20 juin 2021

« Ce n’est plus le virus qui nous traque… » : une petite phrase qui a déjà trop servi

« Ce n’est plus le virus qui nous traque, c’est nous qui le traquons » : Ainsi s’exprimait Olivier Véran au micro de Sonia Mabrouk, sur Europe 1, le 26 juin 2020 (à 1:05 sur la vidéo ; texte intégral sur le site Vie Publique). Avec son balancement interne, cette petite phrase était de belle facture. Elle n’avait pourtant pas eu un retentissement considérable à l’époque. Question de contexte, sûrement. Sortis du confinement, les Français avaient d’autres idées en tête.

Peut-être déçu du peu d’impact de sa formule, le ministre de la Santé l’avait réitérée un mois plus tard, à deux jours d’intervalle, à l’occasion d’entretiens avec Le Soir puis avec Le Parisien. Là, il prenait un risque, car la tonalité héroïque de cette phrase n’était déjà plus de mise. « Derrière le propos guerrier pointe la fébrilité du gouvernement », soulignait Solveig Godeluck dans Les Échos. En effet, les contaminations avaient recommencé à progresser depuis trois semaines : la seconde vague de l’épidémie s’annonçait.

Les répétitions de cette phrase n’avaient pas marqué davantage que sa première apparition. Et en réalité, vu la suite des événements, le ministre avait tout lieu de s’en féliciter : il valait mieux rester dans l’obscurité que s’illustrer avec une formule démentie par les faits.

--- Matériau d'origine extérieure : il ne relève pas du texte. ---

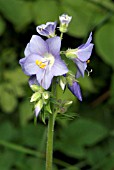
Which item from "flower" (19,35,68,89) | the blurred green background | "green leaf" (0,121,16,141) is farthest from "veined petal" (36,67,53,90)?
"green leaf" (0,121,16,141)

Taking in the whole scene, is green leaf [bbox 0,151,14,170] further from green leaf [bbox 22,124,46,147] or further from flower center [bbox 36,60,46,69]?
flower center [bbox 36,60,46,69]

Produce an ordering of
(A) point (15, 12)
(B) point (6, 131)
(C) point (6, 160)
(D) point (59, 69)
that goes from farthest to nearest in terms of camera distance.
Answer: (A) point (15, 12) < (B) point (6, 131) < (C) point (6, 160) < (D) point (59, 69)

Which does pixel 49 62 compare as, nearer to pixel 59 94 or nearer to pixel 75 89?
pixel 75 89

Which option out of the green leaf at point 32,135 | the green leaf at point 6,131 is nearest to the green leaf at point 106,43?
the green leaf at point 32,135

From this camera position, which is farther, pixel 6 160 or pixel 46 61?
pixel 6 160

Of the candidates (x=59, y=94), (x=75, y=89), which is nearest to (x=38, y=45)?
(x=75, y=89)

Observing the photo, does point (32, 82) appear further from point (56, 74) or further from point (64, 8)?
point (64, 8)

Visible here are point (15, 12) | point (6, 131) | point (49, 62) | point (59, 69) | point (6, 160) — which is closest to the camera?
point (59, 69)
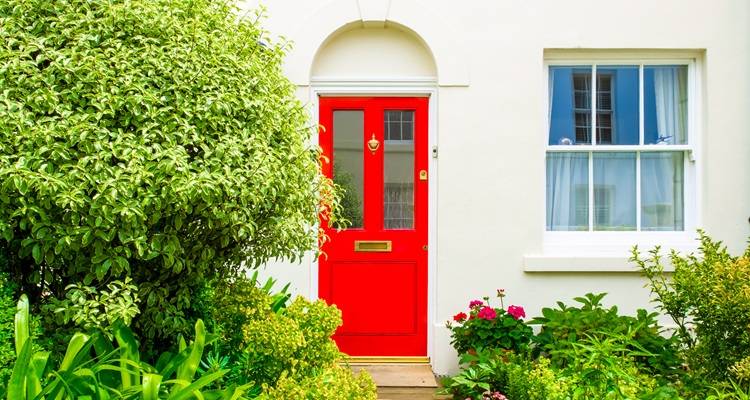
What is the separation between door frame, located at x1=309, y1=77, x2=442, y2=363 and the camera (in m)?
6.57

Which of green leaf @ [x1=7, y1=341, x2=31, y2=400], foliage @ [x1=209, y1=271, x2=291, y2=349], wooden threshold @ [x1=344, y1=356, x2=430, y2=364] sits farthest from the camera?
wooden threshold @ [x1=344, y1=356, x2=430, y2=364]

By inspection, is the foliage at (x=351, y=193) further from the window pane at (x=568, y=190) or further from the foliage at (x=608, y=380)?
the foliage at (x=608, y=380)

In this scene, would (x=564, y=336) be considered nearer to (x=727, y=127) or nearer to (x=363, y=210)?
(x=363, y=210)

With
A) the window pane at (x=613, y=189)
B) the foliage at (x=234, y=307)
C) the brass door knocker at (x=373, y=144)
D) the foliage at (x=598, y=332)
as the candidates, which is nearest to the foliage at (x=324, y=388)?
the foliage at (x=234, y=307)

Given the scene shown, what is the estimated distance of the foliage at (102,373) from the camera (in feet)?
10.6

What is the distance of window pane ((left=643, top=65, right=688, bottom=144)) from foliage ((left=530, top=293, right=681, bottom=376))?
1837mm

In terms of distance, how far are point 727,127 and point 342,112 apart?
11.9ft

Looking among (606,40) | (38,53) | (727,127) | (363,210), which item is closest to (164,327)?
(38,53)

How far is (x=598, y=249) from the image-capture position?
21.6 ft

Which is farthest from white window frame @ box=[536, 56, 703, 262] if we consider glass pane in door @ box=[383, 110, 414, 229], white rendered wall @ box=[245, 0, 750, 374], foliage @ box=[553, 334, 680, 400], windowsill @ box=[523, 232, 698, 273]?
foliage @ box=[553, 334, 680, 400]

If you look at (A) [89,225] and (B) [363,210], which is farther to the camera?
(B) [363,210]

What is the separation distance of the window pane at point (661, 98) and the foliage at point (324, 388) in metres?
4.26

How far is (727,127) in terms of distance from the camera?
6.52 m

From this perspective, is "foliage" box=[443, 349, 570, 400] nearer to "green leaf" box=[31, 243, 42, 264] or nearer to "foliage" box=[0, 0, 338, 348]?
"foliage" box=[0, 0, 338, 348]
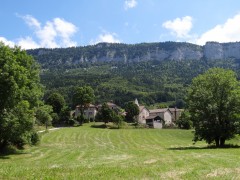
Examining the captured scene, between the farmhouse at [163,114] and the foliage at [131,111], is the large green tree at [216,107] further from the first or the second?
the farmhouse at [163,114]

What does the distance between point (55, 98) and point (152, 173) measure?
116m

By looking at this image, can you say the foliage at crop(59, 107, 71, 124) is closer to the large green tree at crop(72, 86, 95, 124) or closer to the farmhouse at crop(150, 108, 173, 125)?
the large green tree at crop(72, 86, 95, 124)

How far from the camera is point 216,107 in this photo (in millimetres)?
46594

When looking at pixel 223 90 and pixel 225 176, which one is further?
pixel 223 90

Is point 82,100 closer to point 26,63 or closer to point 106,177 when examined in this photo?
point 26,63

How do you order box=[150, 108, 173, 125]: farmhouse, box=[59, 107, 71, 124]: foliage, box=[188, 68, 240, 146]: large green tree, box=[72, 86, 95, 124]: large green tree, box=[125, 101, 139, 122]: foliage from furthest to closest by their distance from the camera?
box=[150, 108, 173, 125]: farmhouse, box=[125, 101, 139, 122]: foliage, box=[59, 107, 71, 124]: foliage, box=[72, 86, 95, 124]: large green tree, box=[188, 68, 240, 146]: large green tree

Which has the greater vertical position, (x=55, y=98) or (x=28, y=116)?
(x=55, y=98)

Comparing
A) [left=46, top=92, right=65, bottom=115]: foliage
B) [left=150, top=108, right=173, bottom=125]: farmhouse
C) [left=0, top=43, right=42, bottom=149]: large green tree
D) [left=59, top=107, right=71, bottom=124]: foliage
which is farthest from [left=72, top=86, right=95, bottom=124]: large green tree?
[left=0, top=43, right=42, bottom=149]: large green tree

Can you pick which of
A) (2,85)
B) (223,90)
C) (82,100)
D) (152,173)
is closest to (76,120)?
(82,100)

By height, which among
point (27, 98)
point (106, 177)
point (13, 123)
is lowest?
point (106, 177)

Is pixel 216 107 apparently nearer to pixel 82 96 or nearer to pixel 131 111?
pixel 82 96

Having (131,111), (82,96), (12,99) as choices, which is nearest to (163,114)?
(131,111)

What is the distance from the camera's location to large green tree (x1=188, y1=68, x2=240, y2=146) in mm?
46406

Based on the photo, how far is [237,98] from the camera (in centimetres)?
4647
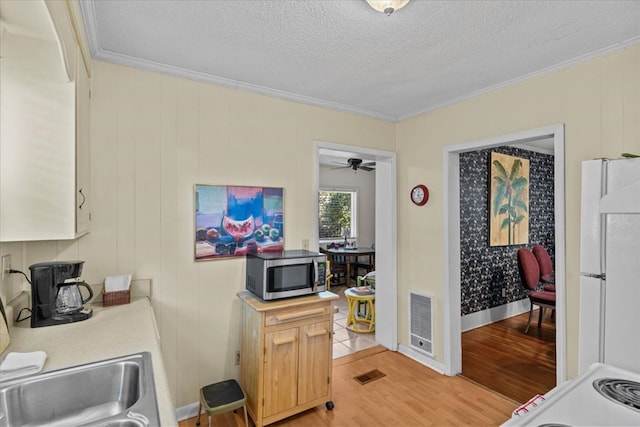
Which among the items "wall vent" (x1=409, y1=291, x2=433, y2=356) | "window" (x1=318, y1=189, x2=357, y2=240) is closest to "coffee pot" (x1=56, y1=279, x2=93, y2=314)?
"wall vent" (x1=409, y1=291, x2=433, y2=356)

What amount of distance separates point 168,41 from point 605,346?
2774mm

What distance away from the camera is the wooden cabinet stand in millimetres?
2211

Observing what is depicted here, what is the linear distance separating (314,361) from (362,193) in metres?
5.45

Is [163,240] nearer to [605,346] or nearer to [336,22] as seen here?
[336,22]

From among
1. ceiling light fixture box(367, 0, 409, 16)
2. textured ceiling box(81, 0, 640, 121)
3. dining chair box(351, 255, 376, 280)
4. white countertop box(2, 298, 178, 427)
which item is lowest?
dining chair box(351, 255, 376, 280)

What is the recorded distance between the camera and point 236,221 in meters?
2.61

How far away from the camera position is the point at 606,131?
2.07 m

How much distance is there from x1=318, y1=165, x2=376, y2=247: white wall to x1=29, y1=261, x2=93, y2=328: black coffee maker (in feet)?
18.5

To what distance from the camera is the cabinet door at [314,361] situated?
2.35m

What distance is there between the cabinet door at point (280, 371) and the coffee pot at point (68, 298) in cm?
111

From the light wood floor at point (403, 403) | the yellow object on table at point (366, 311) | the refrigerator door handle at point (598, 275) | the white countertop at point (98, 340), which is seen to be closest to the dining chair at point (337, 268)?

On comprend donc mal pourquoi, deux vagues épidémiques et 100 000 décès plus tard, Olivier Véran a tenu à réitérer encore une fois sa petite phrase aujourd’hui dans Le Journal du dimanche. Peut-être est-elle enfin vraie sur le fond, mais à quoi bon prendre le risque qu’on lui rappelle ses antécédents ?

Ce qui n’a pas manqué, bien entendu : la répétition a été vite repérée par des internautes et par les chaînes d’information en continu. Et le second degré de la petite phrase, qui aurait dû être « la France est en train de vaincre l’épidémie », devient quelque chose comme : « le ministre de la Santé se ridiculise ».